Osservare meglio. Ascoltare di più. Metterci in discussione. Sollecitare l’opinione e il sentimento altrui e prenderli realmente in considerazione, poiché sicuramente hanno compiuto un sentiero differente dal nostro per arrivare ad essere formulati, espressi e condivisi. Aspettare prima di emettere un giudizio, anche nella nostra testa – non necessariamente a voce alta -.
Chiedere. Interessarci. Provare a comprendere chi non ci somiglia e, (citando l’intramontabile romanzo di Harper Lee, To kill a mockingbird – in italiano Il buio oltre la siepe) ricordare quanto diceva l’avvocato a sua figlia: “Non puoi davvero capire un’altra persona fino a quando non consideri le cose dal suo punto di vista, fino a quando non entri nella sua pelle e non ci cammini dentro.”

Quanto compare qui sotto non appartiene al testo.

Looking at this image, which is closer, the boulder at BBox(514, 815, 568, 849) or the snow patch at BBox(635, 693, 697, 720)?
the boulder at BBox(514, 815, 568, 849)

Quali sono gli ambiti di miglioramento (o le resistenze) che ancora si incontrano, nei diversi contesti, verso queste tematiche?
Non tutti/e sono attratti da ciò che è diverso da sé, molte persone ne hanno paura o provano disagio. Questo è comprensibile ma ci si può “lavorare”. In ambito aziendale, ad esempio, sono molte le azioni e i progetti messi in campo dalle imprese per supportare e favorire l’inclusione di tutti i dipendenti, anche perché studi e ricerche dimostrano che questa modalità di gestione delle Risorse Umane (denominata diversity management) è – anche – un buon driver per il business.

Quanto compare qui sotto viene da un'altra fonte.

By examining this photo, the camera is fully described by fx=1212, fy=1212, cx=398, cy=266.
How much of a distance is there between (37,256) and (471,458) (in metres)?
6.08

Sicuramente poi c’è tanto da fare a livello normativo nazionale. Importanti passi avanti sono stati fatti con la legge Cirinnà, con la legge Golfo-Mosca e, in questi giorni, con la legge Zan (che è appena passata alla Camera. Speriamo succeda lo stesso al Senato ed entri in vigore presto), ma la strada da percorrere è ancora molto, molto lunga. Includere tutte le diversità significa riconoscere diritti a persone e gruppi di persone che, ancora oggi, non ne beneficiano e questo – purtroppo – non a tutti fa piacere.

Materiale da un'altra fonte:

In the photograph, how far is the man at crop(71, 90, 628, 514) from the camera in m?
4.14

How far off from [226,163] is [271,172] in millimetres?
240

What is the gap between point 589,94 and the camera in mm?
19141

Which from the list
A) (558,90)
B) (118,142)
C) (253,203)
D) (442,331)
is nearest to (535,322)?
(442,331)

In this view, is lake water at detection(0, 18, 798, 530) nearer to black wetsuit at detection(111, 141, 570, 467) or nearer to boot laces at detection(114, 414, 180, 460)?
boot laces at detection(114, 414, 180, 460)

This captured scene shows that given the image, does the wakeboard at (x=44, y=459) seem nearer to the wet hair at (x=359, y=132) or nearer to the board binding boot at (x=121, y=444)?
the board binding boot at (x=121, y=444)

Oltre al mondo del lavoro (pubblico e privato) e a quello delle Istituzioni, bisognerebbe inoltre investire risorse e competenze anche nell’impianto educativo statale, mettendo a disposizione percorsi sull’inclusione per tutti i gradi d’istruzione, sia per gli alunni e le alunne, sia per gli/le insegnanti.
L’inclusione è una scelta, non un accessorio che si può decidere di indossare o meno, come una sciarpetta. Includere è fare politica, nel senso più alto del termine, ciascuno/a e ogni giorno.